:: SOURCE DOCUMENT ::
Simulated Author's Rebuttal

2 responses · 0 unresolved

We thank the referee for the constructive comments on our manuscript. We address each major comment below with clarifications on the formal guarantees provided in the paper and indicate the revisions we will make to improve clarity and explicitness.

read point-by-point responses

Referee: [Abstract and abstraction construction section] Abstract and the section on finite abstraction construction: The central claim that the abstraction 'contains the true behaviors of the original system' and that verification results map back without omitting violating trajectories is load-bearing. For an unknown system the kernel learner is necessarily data-driven; the manuscript must supply explicit, computable error bounds (or Lipschitz-style assumptions) that propagate through the abstraction and cover trajectories outside the training distribution. Absent such bounds the overapproximation guarantee does not hold for every possible behavior.

Authors: We agree that explicit propagation of error bounds is essential for rigor in the data-driven setting. Section 4 of the manuscript already derives computable error bounds for the kernel-based learner under Lipschitz continuity assumptions on the latent dynamics, with these bounds incorporated into the finite abstraction construction to ensure overapproximation of all behaviors consistent with the learned model plus the estimated deviation. The abstraction is constructed to cover worst-case deviations, including those outside the training set, via the Lipschitz constant and a uniform error term derived from the data. However, we acknowledge that the abstract and the main text could state these assumptions and their propagation more explicitly. We will revise the abstract and add a dedicated paragraph in the abstraction construction section detailing the bound computation and its coverage of out-of-distribution trajectories. revision: yes
Referee: [Convex autoencoder and embedding section] Section on convex autoencoder and latent-space embedding: Convexity is invoked to ensure a faithful embedding, yet it is unclear how this property, together with the reconstruction map, guarantees that every original trajectory has a corresponding latent trajectory whose abstraction overapproximates it without loss. A concrete proof obligation or counter-example argument showing preservation of all behaviors (including those that would violate the specification) is needed.

:: ENTRIES SUPPLIED ::
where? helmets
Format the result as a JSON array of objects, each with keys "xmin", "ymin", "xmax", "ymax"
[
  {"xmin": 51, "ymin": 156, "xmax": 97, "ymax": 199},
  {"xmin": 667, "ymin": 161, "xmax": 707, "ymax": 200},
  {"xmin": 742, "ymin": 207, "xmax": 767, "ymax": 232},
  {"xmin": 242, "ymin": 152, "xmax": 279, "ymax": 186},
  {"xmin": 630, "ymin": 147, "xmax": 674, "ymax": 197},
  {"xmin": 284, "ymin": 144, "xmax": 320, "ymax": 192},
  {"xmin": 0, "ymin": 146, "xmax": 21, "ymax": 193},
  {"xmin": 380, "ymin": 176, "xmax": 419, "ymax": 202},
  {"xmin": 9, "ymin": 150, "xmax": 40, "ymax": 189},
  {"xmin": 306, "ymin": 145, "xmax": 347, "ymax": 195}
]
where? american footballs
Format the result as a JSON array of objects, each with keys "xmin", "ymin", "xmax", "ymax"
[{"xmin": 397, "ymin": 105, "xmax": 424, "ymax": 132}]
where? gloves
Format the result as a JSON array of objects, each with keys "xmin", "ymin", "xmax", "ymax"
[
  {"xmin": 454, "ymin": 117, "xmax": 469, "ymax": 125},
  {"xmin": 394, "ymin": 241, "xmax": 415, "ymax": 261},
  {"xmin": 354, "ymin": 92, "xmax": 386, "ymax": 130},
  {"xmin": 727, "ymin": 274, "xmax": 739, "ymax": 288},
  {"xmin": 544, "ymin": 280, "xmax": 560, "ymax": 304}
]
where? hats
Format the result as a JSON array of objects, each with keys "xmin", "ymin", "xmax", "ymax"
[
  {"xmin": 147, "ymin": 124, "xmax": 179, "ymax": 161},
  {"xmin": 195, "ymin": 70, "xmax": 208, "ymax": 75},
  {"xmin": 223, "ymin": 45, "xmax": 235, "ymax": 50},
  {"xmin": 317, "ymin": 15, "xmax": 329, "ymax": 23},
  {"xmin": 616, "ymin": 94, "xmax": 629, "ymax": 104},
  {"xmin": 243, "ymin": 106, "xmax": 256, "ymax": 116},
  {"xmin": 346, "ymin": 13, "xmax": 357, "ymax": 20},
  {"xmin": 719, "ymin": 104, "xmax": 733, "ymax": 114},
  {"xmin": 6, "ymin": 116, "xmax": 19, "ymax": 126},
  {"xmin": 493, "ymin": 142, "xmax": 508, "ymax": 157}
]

:: LIST OF TASKS ::
1. Using the rebuttal, answer these:
(a) How many responses does it list, and how many are unresolved?
(b) On what assumptions about the latent dynamics does Section 4 derive its error bounds?
(c) What do the authors say they will add to the abstraction construction section?
2. Can you copy every one of the rows above, word for word and without changes?

:: ANSWER SET ::
1.
(a) Two responses, with zero unresolved.
(b) Lipschitz continuity assumptions on the latent dynamics.
(c) A dedicated paragraph detailing the bound computation and its coverage of out-of-distribution trajectories.

2.
where? helmets
Format the result as a JSON array of objects, each with keys "xmin", "ymin", "xmax", "ymax"
[
  {"xmin": 51, "ymin": 156, "xmax": 97, "ymax": 199},
  {"xmin": 667, "ymin": 161, "xmax": 707, "ymax": 200},
  {"xmin": 742, "ymin": 207, "xmax": 767, "ymax": 232},
  {"xmin": 242, "ymin": 152, "xmax": 279, "ymax": 186},
  {"xmin": 630, "ymin": 147, "xmax": 674, "ymax": 197},
  {"xmin": 284, "ymin": 144, "xmax": 320, "ymax": 192},
  {"xmin": 0, "ymin": 146, "xmax": 21, "ymax": 193},
  {"xmin": 380, "ymin": 176, "xmax": 419, "ymax": 202},
  {"xmin": 9, "ymin": 150, "xmax": 40, "ymax": 189},
  {"xmin": 306, "ymin": 145, "xmax": 347, "ymax": 195}
]
where? american footballs
Format the result as a JSON array of objects, each with keys "xmin", "ymin", "xmax", "ymax"
[{"xmin": 397, "ymin": 105, "xmax": 424, "ymax": 132}]
where? gloves
Format the result as a JSON array of objects, each with keys "xmin", "ymin", "xmax", "ymax"
[
  {"xmin": 454, "ymin": 117, "xmax": 469, "ymax": 125},
  {"xmin": 394, "ymin": 241, "xmax": 415, "ymax": 261},
  {"xmin": 354, "ymin": 92, "xmax": 386, "ymax": 130},
  {"xmin": 727, "ymin": 274, "xmax": 739, "ymax": 288},
  {"xmin": 544, "ymin": 280, "xmax": 560, "ymax": 304}
]
where? hats
Format the result as a JSON array of objects, each with keys "xmin", "ymin", "xmax", "ymax"
[
  {"xmin": 147, "ymin": 124, "xmax": 179, "ymax": 161},
  {"xmin": 195, "ymin": 70, "xmax": 208, "ymax": 75},
  {"xmin": 223, "ymin": 45, "xmax": 235, "ymax": 50},
  {"xmin": 317, "ymin": 15, "xmax": 329, "ymax": 23},
  {"xmin": 616, "ymin": 94, "xmax": 629, "ymax": 104},
  {"xmin": 243, "ymin": 106, "xmax": 256, "ymax": 116},
  {"xmin": 346, "ymin": 13, "xmax": 357, "ymax": 20},
  {"xmin": 719, "ymin": 104, "xmax": 733, "ymax": 114},
  {"xmin": 6, "ymin": 116, "xmax": 19, "ymax": 126},
  {"xmin": 493, "ymin": 142, "xmax": 508, "ymax": 157}
]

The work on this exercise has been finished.